C’est également méconnaître le fait que les droits de vote aux assemblées générales des GIE sont proportionnels à la surface des commerces signataires et que, dans la plupart des cas, les grandes enseignes nationales y disposent à elles seules de la majorité. Ce sont donc ces dernières, souvent en application d’une politique déterminée au niveau national, qui décident quels jours seront travaillés ou non. Le petit commerçant n’a rien à dire et on peut aujourd’hui le contraindre à travailler à perte, alors même que son personnel refuserait de travailler ces dimanches et jours fériés.
C’est enfin méconnaître le fait que la plupart des commerçants avaient adhéré au GIE avant l’entrée en vigueur de la loi Macron et qu’ils se trouvent désormais liés par un règlement modifié unilatéralement dans un sens qu’ils n’avaient pas souhaité.
Je pense donc que refuser d’encadrer cette liberté contractuelle c’est accepter l’inégalité du rapport de forces entre les petits commerçants et les grandes enseignes nationales : c’est le « pot de terre contre le pot de fer » selon l’expression de M. Joseph Thouvenel, vice-président de la CTFC, que j’ai également auditionné.
Ce n’est naturellement pas ma vision des choses et c’est pourquoi je vous propose d’adopter un dispositif qui encadre cette liberté contractuelle, qui n’est pas absolue et peut se voir opposée des limitations en cas de déséquilibre entre les contractants, la loi devant protéger le plus faible – encore faut-il que le législateur s’en donne la peine.
Le texte que je vous soumets est très simple : il interdit de faire figurer dans les règlements des GIE des clauses qui imposent aux commerçants d’ouvrir les dimanches et jours fériés.
Il s’agit de rappeler le principe de liberté du commerce et de l’industrie, reconnu depuis 1982 comme un principe constitutionnel sous la forme de la liberté d’entreprendre.
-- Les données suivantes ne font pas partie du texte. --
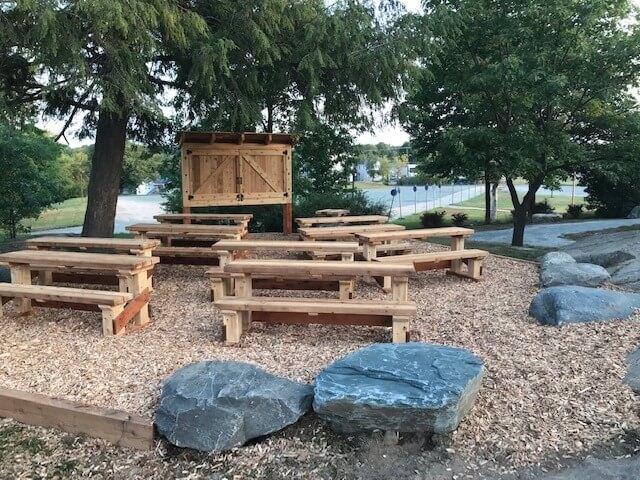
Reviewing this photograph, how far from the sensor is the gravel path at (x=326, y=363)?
116 inches

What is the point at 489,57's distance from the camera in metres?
10.8

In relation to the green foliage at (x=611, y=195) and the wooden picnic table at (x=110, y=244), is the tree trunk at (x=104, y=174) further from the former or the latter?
the green foliage at (x=611, y=195)

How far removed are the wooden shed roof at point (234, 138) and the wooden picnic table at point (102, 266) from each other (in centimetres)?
466

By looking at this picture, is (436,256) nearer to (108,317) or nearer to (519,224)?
(108,317)

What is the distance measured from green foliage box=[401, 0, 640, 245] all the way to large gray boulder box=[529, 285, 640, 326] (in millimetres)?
4656

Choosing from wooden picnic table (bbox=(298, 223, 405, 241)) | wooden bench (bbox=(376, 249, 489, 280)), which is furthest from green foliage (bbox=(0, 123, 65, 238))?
wooden bench (bbox=(376, 249, 489, 280))

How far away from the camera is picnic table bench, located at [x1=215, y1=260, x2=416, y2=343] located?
15.0 ft

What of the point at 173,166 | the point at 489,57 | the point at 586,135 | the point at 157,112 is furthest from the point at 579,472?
the point at 173,166

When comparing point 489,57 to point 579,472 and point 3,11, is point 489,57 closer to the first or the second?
point 3,11

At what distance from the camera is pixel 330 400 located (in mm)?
3037

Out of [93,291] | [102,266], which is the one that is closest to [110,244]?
[102,266]

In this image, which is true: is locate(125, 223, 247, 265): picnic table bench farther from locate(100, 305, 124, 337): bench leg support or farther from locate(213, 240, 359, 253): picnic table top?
locate(100, 305, 124, 337): bench leg support

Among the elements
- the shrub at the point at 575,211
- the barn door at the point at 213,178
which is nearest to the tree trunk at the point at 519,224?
the barn door at the point at 213,178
Aux termes de la jurisprudence du Conseil constitutionnel, la liberté d’entreprendre comprend deux composantes : la liberté d’accéder à une profession ou une activité économique et la liberté dans l’exercice de cette profession ou de cette activité. C’est à cette liberté dans l’exercice de son activité économique, qui comprend notamment la liberté d’embaucher, de licencier, de fixer les tarifs ou de faire de la publicité commerciale que le choix d’ouvrir ou non son commerce peut être rattaché. C’est pourquoi je souhaite que ce principe soit rappelé et qu’il s’impose aux contrats des GIE des centres commerciaux ne se trouvant ni dans une zone touristique internationale ni dans une zone commerciale dont l’objet même, selon la loi Macron, est d’être ouverte tous les jours de l’année.
Mes chers collègues, il n’est pas question ici de recommencer le débat sur le travail du dimanche. Il s’agit simplement de corriger un des effets non anticipés de l’application de la loi Macron et de faire en sorte que les commerçants indépendants et leurs salariés disposent d’un verrou pour s’opposer au bon vouloir des grandes enseignes qui cherchent à faire des affaires sur leur dos.